[Given information]:
=======

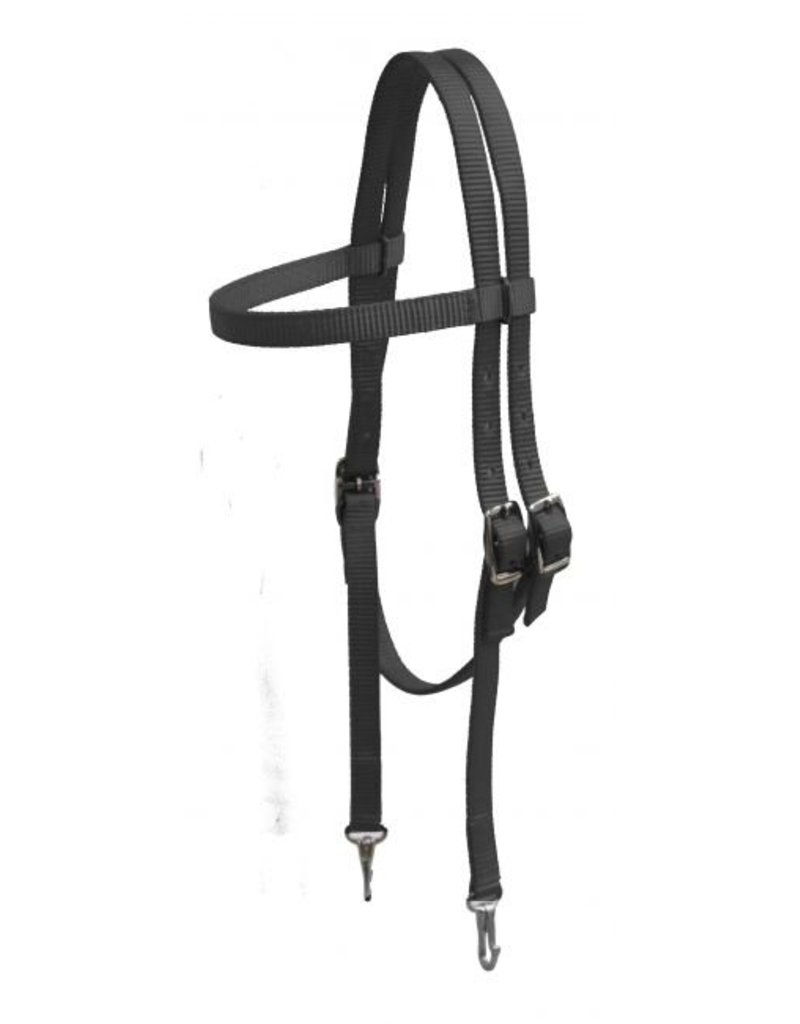 Showman ® Premium nylon brow band headstall with snaps.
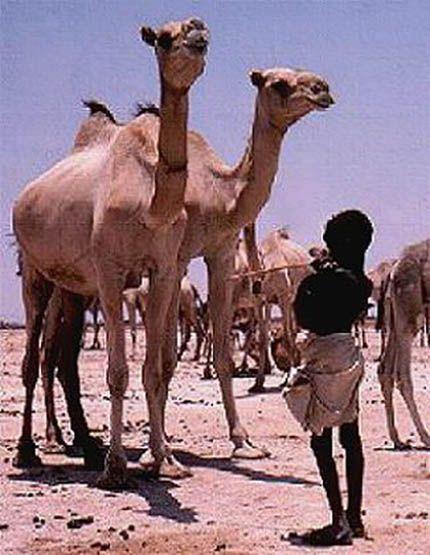 Ogaden Desert - Ethiopia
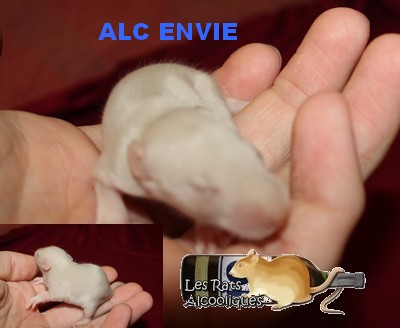 ALC Yeni Raki x IND Aquavit - 06/05/12 - Page 4 J11-en10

=======

[Your instructions]: Reproduce the data verbatim. Do not carry any picture into the copy.

[Worked solution]:
 Showman ® Premium nylon brow band headstall with snaps.
 Ogaden Desert - Ethiopia
 ALC Yeni Raki x IND Aquavit - 06/05/12 - Page 4 J11-en10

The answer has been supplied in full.